Paul Jackson Music

Paul Jackson Music

Saturday, 1 June 2013

#6 “You Should Have Listened To Al”

Discovering the music of a new artist, or even a long established artist for the first time, happens in a variety of ways. Either via a song on the radio or seeing a band live and investigating them further. A less common way has been through performing in a covers band where instead of just admiring the surface of a song, you actually get under the hood and explore its inner workings.
 
In my late teens, I became friends with a fellow musician who, being a few years my senior, had a musical palette pre-dating mine featuring  artists and musical genres  that weren’t on my radar.

Martin had performed solo as a singer and guitarist and invited me to accompany him at a couple of forthcoming gigs. Together with mutual friend Thomas,  who happened to be an old school pal of mine, we formed Inside Edge, a vocal, piano, keyboard, guitar trio. At the rehearsals, Martin would bring a selection of songs he wanted to play and we would listen to them, work out an arrangement and then rehearse them.
Among the songs were a couple by an artist called Al Stewart who I had never heard of. Even his Top 40 hit from the late 70’s “Year Of The Cat” had passed me by. So straight away I was introduced to new songs while arranging and playing them.  This had been common practise when playing in the large soul band I had joined at school, where much of the repertoire of soul, blues and pop songs had already been arranged by the music teacher. However, here in Inside Edge we were working from the ground up.


Al Stewart had been part of the British folk scene in the 60’s before moving to the states in the late 70’s and becoming an established recording artist. He has since released many albums that move between pop, rock and folk with lyrics that go beyond usual love songs instead dealing with characters and events from history and a variety of other subjects.

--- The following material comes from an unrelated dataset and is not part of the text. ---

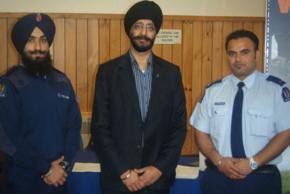 Community shows interest in next generation of police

We rehearsed “On The Border” and “Flying Sorcery” from his ‘Year Of The Cat’ album, and added them to our set. I was soon drawn into Al’s back catalogue, borrowing cassettes of concerts and very soon visiting the “S” section of various second-hand record shops to see which of his albums I could find.

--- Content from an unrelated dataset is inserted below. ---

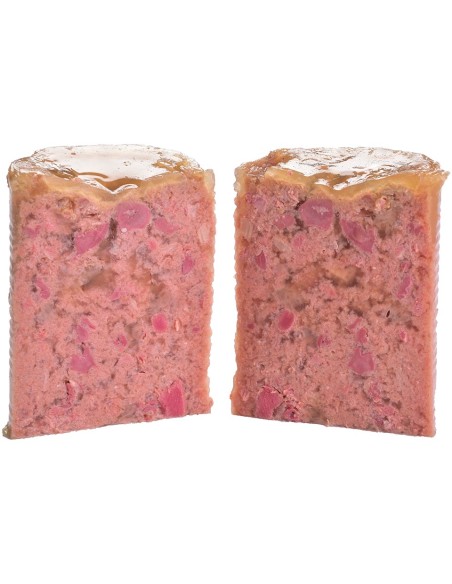 BRIT DOG PATE & MEAT SALMON 800 GR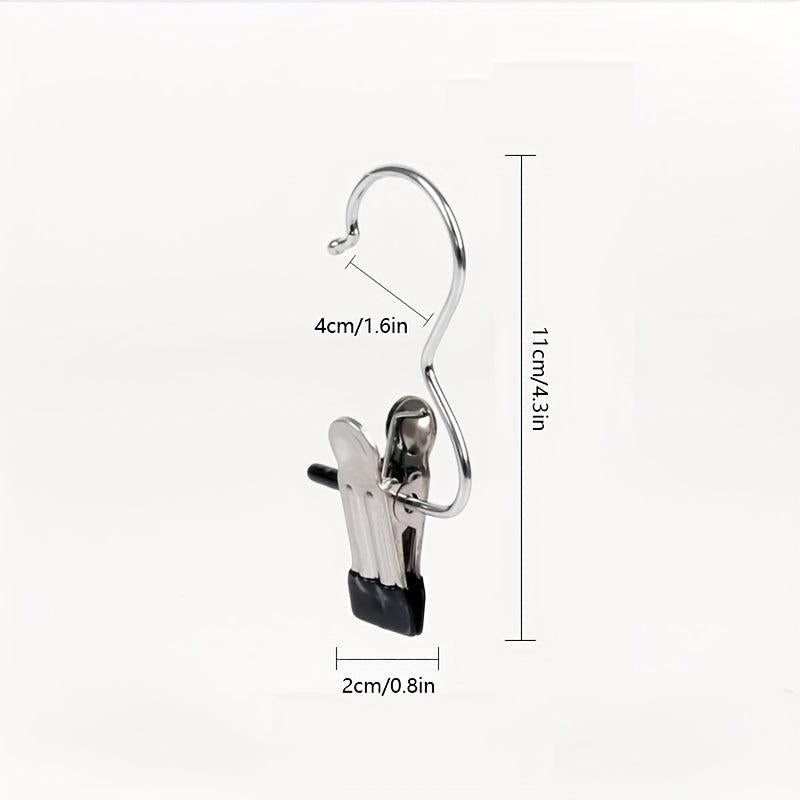Stainless Steel Hook Clip Traceless Clothes Hanger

Martin and I would continue performing gigs at a few pubs and clubs, incorporating more Al Stewart songs into the set including “Carol”, “Strange Girl” and “Year Of The Cat”. Martin sang and played guitar while I played keyboards along with midi sequenced backing tracks.  Usually the idea of performing covers is so the audience has something familiar to listen to. However, we were playing covers of songs that were actually quite obscure in the main so we may as well have been playing original material, which we did as well.

In 1994, Al did a tour of the UK with Peter White, who had been musical director on a few of Al’s earlier albums. We went to see Al’s show in Leeds and now having become very familiar with his songs, I was quite excited to be seeing the great man perform them live. This was, however, only an acoustic show. After hearing his previous concerts with a full band I would have liked to have seen a similar set up for this tour. But with Al and Peter’s guitar playing being very full, rich and energetic, it sounded so good there was no room to complain.  I continued to catch Al on tour over the next few years in places such as Bradford, Leeds, Hebden Bridge, London and  Croydon, where he performed either solo or with one other guitarist. The songs, his performance style and his on stage patter were all first class and made for a great concert each time.  

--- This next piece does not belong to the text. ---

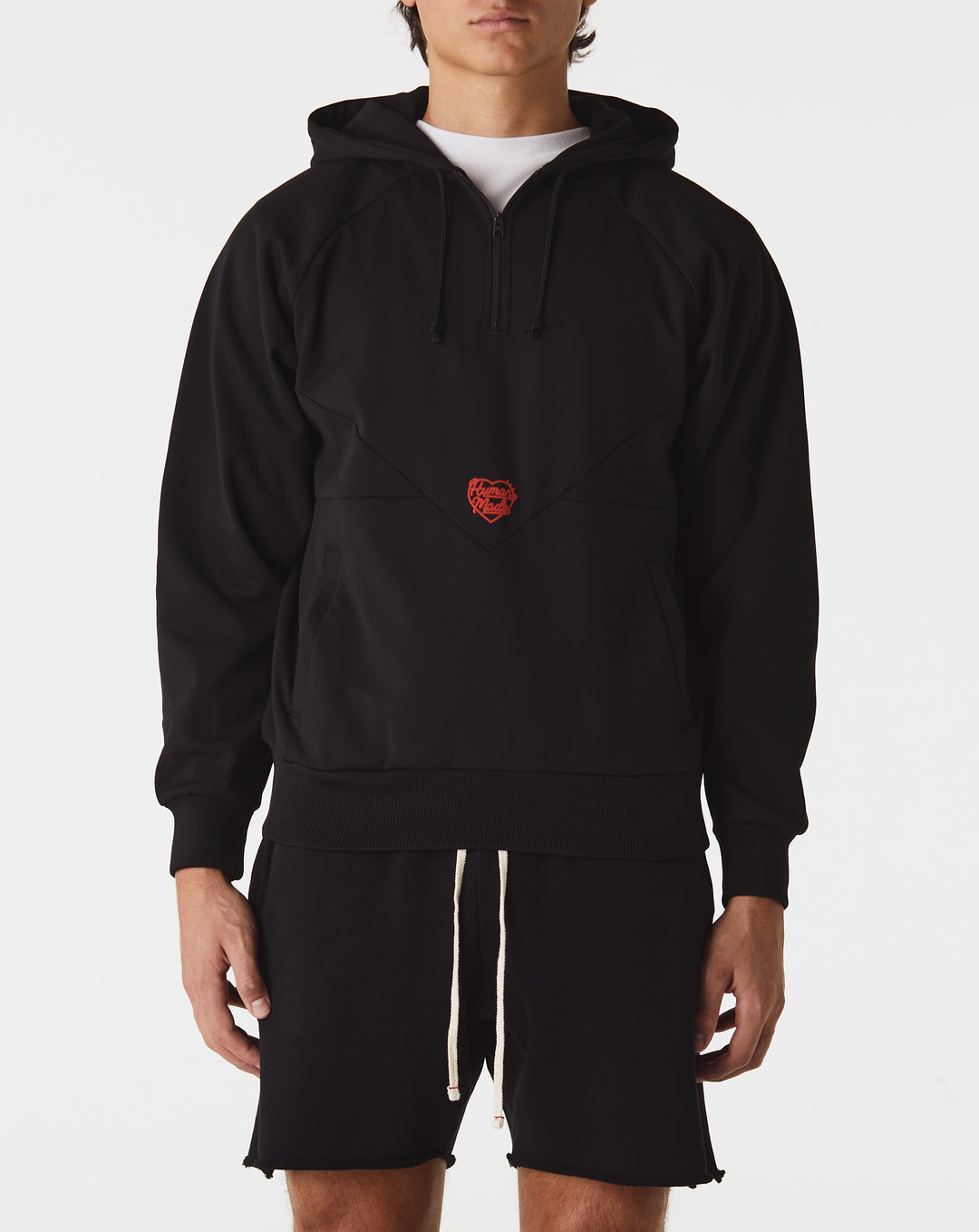 Half - Zip Hoodie – Cheap Ida-step Jordan outlet - Simply match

In 2006, Martin and I went to Al’s 60th birthday concert at the Barbican in London. This was to be a special evening featuring some special guests including Peter White contributing piano and guitar for a few songs. By the final song, “Roads To Moscow” there were around eight performers on stage including guitarists, bass player, piano player and backing singers. It sounded fantastic. By that time, I had accepted the fact that he would probably never tour with a full band line up, and this ‘acoustic ensemble’ was probably the closest I would get.
 
That was the last time I saw Al perform and though I’ve missed subsequent tours, I have always intended to try and catch him again. While recently visiting Al’s website I saw he was coming back to the UK this year for a tour with guitarist Dave Nachmanoff.   I figured it would be good to see him play again and had a look to see if he was doing any gigs closer to where I lived.
And then I couldn’t believe my eyes.

Among the listing of acoustic shows around the country, there was one listing different from the others for a show at the Royal Albert Hall in October. It is to be Al performing the “Year Of The Cat” album in full….. with a band. A favourite artist performing a favourite album in a favourite venue … with a full band line up led by musical director, Peter White.
Now there has been many a gig I have regretted missing over the years and I just couldn’t have this one on that list. So now I have a ticket I will be spending the next few months feeling the anticipation building up.

This blog could have just been me sharing news I was going to see Al Stewart in concert this October and he was someone I liked a lot and that was that.  But the context of the show, and where it sits in my musical history with Al, I felt was worth noting…  if only in just a few lines of text.